**WHAT TO WORK ON**
Rewrite the entries below, replacing "striped flag fabric" with "striped banner cloth" everywhere and leaving everything else unchanged. Omit the pictures from your answer.

**DATA ENTRIES**

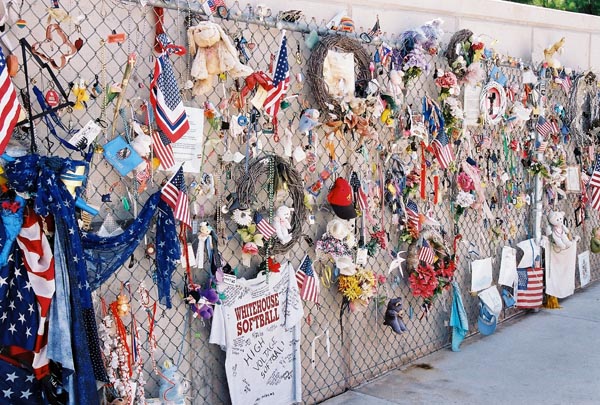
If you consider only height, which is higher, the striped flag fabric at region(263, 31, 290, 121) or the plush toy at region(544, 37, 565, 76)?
the plush toy at region(544, 37, 565, 76)

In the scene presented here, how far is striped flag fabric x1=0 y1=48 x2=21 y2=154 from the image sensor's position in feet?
10.9

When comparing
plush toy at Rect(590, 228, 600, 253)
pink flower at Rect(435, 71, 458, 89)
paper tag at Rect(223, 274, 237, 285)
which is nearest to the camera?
paper tag at Rect(223, 274, 237, 285)

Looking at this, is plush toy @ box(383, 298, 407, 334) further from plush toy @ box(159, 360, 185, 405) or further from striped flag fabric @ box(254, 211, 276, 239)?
plush toy @ box(159, 360, 185, 405)

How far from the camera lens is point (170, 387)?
4172 mm

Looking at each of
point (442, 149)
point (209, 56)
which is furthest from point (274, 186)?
point (442, 149)

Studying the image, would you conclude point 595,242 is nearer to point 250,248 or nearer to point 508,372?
point 508,372

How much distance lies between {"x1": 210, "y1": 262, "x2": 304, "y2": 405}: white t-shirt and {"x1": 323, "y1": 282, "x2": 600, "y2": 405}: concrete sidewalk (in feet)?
2.07

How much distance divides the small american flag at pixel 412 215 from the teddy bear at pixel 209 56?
8.02 feet

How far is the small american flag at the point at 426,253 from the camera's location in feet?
20.0

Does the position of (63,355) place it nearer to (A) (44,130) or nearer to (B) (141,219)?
(B) (141,219)

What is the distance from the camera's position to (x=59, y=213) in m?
3.45

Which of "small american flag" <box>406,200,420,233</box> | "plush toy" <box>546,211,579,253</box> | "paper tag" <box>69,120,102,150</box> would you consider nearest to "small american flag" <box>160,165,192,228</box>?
"paper tag" <box>69,120,102,150</box>

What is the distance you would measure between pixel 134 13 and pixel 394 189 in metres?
2.85

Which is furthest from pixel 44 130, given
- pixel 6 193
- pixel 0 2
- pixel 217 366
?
pixel 217 366
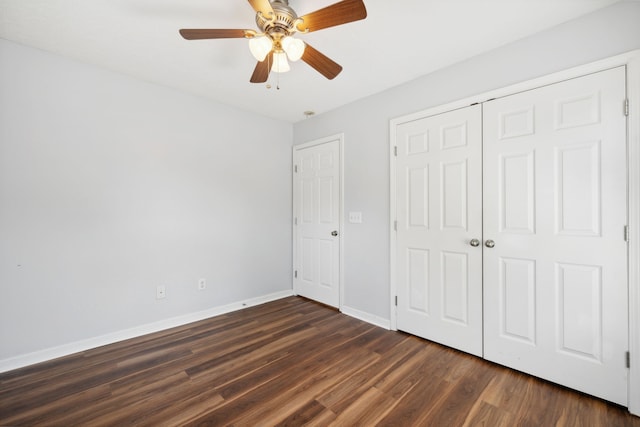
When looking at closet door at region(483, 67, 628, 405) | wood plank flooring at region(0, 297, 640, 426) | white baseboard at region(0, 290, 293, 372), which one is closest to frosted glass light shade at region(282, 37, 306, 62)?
closet door at region(483, 67, 628, 405)

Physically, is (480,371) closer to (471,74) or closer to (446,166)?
(446,166)

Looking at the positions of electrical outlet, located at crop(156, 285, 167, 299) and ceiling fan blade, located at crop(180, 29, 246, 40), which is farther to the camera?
electrical outlet, located at crop(156, 285, 167, 299)

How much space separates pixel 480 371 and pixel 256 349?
1.82 m

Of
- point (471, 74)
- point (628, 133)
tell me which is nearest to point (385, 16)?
point (471, 74)

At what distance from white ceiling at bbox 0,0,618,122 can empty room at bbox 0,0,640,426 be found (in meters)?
0.02

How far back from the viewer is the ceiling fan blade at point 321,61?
5.64ft

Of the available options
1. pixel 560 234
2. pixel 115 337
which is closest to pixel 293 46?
pixel 560 234

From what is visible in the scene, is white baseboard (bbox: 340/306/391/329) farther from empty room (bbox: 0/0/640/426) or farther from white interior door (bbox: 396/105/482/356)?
white interior door (bbox: 396/105/482/356)

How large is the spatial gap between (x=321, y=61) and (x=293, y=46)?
25 cm

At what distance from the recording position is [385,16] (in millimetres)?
1816

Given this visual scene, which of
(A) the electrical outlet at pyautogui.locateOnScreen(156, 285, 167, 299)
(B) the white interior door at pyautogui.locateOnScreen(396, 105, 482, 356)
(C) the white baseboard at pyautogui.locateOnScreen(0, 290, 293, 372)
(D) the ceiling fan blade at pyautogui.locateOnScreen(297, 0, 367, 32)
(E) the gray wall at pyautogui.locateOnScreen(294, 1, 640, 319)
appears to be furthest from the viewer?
(A) the electrical outlet at pyautogui.locateOnScreen(156, 285, 167, 299)

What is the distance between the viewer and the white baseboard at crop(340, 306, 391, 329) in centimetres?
286

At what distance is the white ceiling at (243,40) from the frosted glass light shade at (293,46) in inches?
12.2

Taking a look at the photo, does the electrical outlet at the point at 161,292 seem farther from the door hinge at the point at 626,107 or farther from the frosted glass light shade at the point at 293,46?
the door hinge at the point at 626,107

**SOLUTION**
If you consider only height, which is higher, the striped banner cloth at region(263, 31, 290, 121) or the plush toy at region(544, 37, 565, 76)?
the plush toy at region(544, 37, 565, 76)

In the scene presented here, how far is striped banner cloth x1=0 y1=48 x2=21 y2=154 from the image sensor's position in feet?
10.9

When comparing
plush toy at Rect(590, 228, 600, 253)
pink flower at Rect(435, 71, 458, 89)
paper tag at Rect(223, 274, 237, 285)
which is nearest to the camera?
paper tag at Rect(223, 274, 237, 285)

Looking at this, is plush toy @ box(383, 298, 407, 334) further from plush toy @ box(159, 360, 185, 405) or further from striped banner cloth @ box(254, 211, 276, 239)?
plush toy @ box(159, 360, 185, 405)

How far from the camera lens is point (170, 387)?
4172 mm

Looking at each of
point (442, 149)
point (209, 56)
which is furthest from point (274, 186)?
point (442, 149)

Studying the image, would you conclude point 595,242 is nearer to point 250,248 or nearer to point 508,372?
point 508,372

How much distance lies between {"x1": 210, "y1": 262, "x2": 304, "y2": 405}: white t-shirt and {"x1": 323, "y1": 282, "x2": 600, "y2": 405}: concrete sidewalk (in feet)?
2.07

How much distance divides the small american flag at pixel 412 215 from the teddy bear at pixel 209 56?
8.02 feet

How far is the small american flag at the point at 426,253 from the camera's location in feet?
20.0

Does the position of (63,355) place it nearer to (A) (44,130) or nearer to (B) (141,219)?
(B) (141,219)

What is the distance from the camera's position to (x=59, y=213) in m?
3.45

Which of "small american flag" <box>406,200,420,233</box> | "plush toy" <box>546,211,579,253</box> | "paper tag" <box>69,120,102,150</box> would you consider nearest to "small american flag" <box>160,165,192,228</box>?
"paper tag" <box>69,120,102,150</box>

What is the distance you would measure between pixel 134 13 and pixel 394 189 in metres?
2.85

Which is furthest from pixel 44 130, given
- pixel 6 193
- pixel 0 2
- pixel 217 366
?
pixel 217 366
When looking at closet door at region(483, 67, 628, 405) | wood plank flooring at region(0, 297, 640, 426) | white baseboard at region(0, 290, 293, 372), which one is closest to frosted glass light shade at region(282, 37, 306, 62)?
closet door at region(483, 67, 628, 405)

Physically, is (480,371) closer to (471,74) or closer to (446,166)?
(446,166)

Looking at the positions of electrical outlet, located at crop(156, 285, 167, 299) and ceiling fan blade, located at crop(180, 29, 246, 40), which is farther to the camera?
electrical outlet, located at crop(156, 285, 167, 299)

How much space separates pixel 480 371 and pixel 256 349?
1.82 m

Of
- point (471, 74)
- point (628, 133)
tell me which is nearest to point (385, 16)?
point (471, 74)

At what distance from white ceiling at bbox 0,0,618,122 can empty room at bbox 0,0,640,426 be found (in meters)?
0.02

How far back from the viewer is the ceiling fan blade at point 321,61?
5.64ft

Of the available options
1. pixel 560 234
2. pixel 115 337
which is closest to pixel 293 46?
pixel 560 234

From what is visible in the scene, is white baseboard (bbox: 340/306/391/329) farther from empty room (bbox: 0/0/640/426) or farther from white interior door (bbox: 396/105/482/356)?
white interior door (bbox: 396/105/482/356)

How large is the spatial gap between (x=321, y=61) and (x=293, y=46)?
25 cm

At what distance from the recording position is [385,16] (in millimetres)?
1816

Given this visual scene, which of
(A) the electrical outlet at pyautogui.locateOnScreen(156, 285, 167, 299)
(B) the white interior door at pyautogui.locateOnScreen(396, 105, 482, 356)
(C) the white baseboard at pyautogui.locateOnScreen(0, 290, 293, 372)
(D) the ceiling fan blade at pyautogui.locateOnScreen(297, 0, 367, 32)
(E) the gray wall at pyautogui.locateOnScreen(294, 1, 640, 319)
appears to be furthest from the viewer?
(A) the electrical outlet at pyautogui.locateOnScreen(156, 285, 167, 299)

What is the distance between the viewer and the white baseboard at crop(340, 306, 391, 329) in centimetres?
286

At what distance is the white ceiling at (243,40) from the frosted glass light shade at (293,46) in inches?
12.2

Taking a look at the photo, does the electrical outlet at the point at 161,292 seem farther from the door hinge at the point at 626,107 or farther from the frosted glass light shade at the point at 293,46?
the door hinge at the point at 626,107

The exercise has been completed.